Fig. 3: Comparison of the proposed UQ-AL framework with a passive learning method.
figure 3

The uncertainty measure of predictions for nodal displacement as a function of the (a) active (AL) and (b) passive learning (PL) iterations.

Predictability and generalizability of the PI-GNN mobility law

In the following analysis, the proposed UQ-AL is used to train the PI-GNN model until the predicted uncertainty is reduced to 25% of the mean nodal displacement. The 50% top-performing models in the ensemble are selected for the following validation analysis, in which we compare the single-step (Δt ≈ 1 ps) prediction of the trained models to a validation dataset. The model used for prediction was trained using dipole dataset with RSS  {0.1 GPa, 0.25 GPa, 0.5 GPa, 0.75 GPa, 1.0G Pa}, T {100 K, 300 K, 500 K, 700 K, 1000 K}, and angle(s, b)  (0°, 180°). A separate validation dataset was used to demonstrate the prediction capability of the PI-GNN model. See “Methods” for details on the train/test/validation dataset. We designed three different experiments: (a) the PI-GNNs ensemble is trained on a dataset comprised of nominally straight dislocation dipoles and compared against the dipole validation dataset, (b) the PI-GNNs ensemble is trained on a dataset comprised of expanding shear loops and tested on a loop validation dataset, and (c) the PI-GNNs ensemble is trained on the dipole dataset and tested on the loop dataset. Figure 4 shows selected examples of the single-step prediction; more results can be found in Supplementary Note 2.

Fig. 4: The predicted single-step evolution for various dislocation configurations and learning method.
figure 4

a PI-GNN mobility law is trained on coarse-grained dipole dataset with different RSS values, temperatures, and angles between Burger’s vector and tangent vector. The predictions are also made on dipole configurations with different line orientations at 500 K and 0.9 GPa. b PI-GNN mobility law trained on dislocation loop expansion data and prediction on dislocation loops at 500 K and 0.9, 1.2, and 1.5 GPa. c Testing the generalizability of the PI-GNN mobility law by training on dipole dataset and predicting on loop expansion.

We observe that the PI-GNN is capable of learning an effective mobility law for various dislocation dipole configurations. Experiment (a) (Fig. 4a) shows that the PI-GNN model trained on various conditions of temperature, RSS, and line orientation of a dipole configuration, can learn an effective mobility law to predict the evolution of the dislocation with an out-of-sample dipole configuration. In contrast to experiment (a), where we explicitly sampled the line orientation of the dislocation for training, the PI-GNN learns the dependence of the line orientation directly from the angular distribution on the evolving loops in experiment (b), and accurately predicts the evolution of out-of-sample loop configurations. Experiment (c) shows that the PI-GNN is able to learn the mobility law from the dipole dataset and generalize to the out-of-distribution prediction task for loop configurations. Such generalizability indicates that the PI-GNN is learning the physics of the dislocation dynamics, instead of memorizing the training data.

========

| DIRECTIONS |
Please print everything from "Fig. 3: Comparison" down to "learning (PL) iterations." in the passage on the dislocation mobility law, word for word.

========

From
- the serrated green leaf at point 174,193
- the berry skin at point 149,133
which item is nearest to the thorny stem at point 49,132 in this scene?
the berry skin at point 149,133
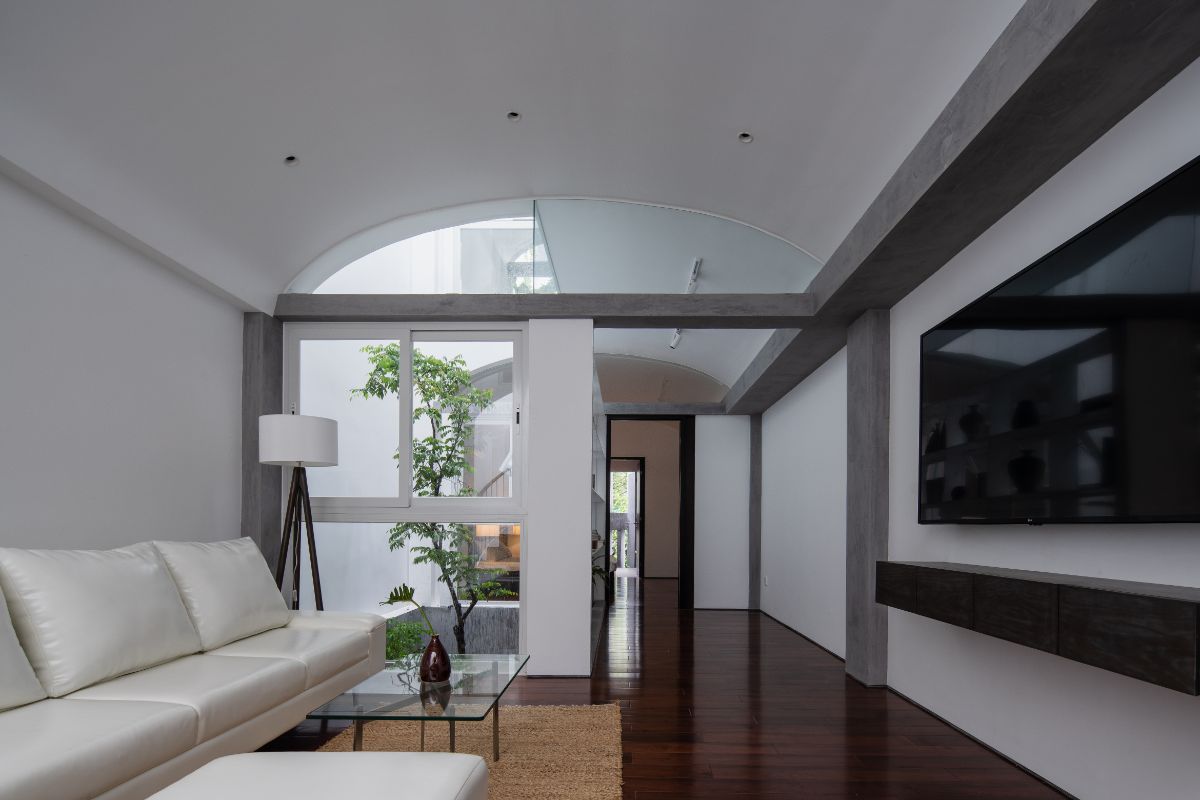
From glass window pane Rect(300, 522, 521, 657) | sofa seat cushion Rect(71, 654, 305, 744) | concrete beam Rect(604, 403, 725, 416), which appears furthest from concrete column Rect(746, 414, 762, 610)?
sofa seat cushion Rect(71, 654, 305, 744)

========

| RESPONSE BELOW |
Fig. 3: Comparison of the proposed UQ-AL framework with a passive learning method.
figure 3

The uncertainty measure of predictions for nodal displacement as a function of the (a) active (AL) and (b) passive learning (PL) iterations.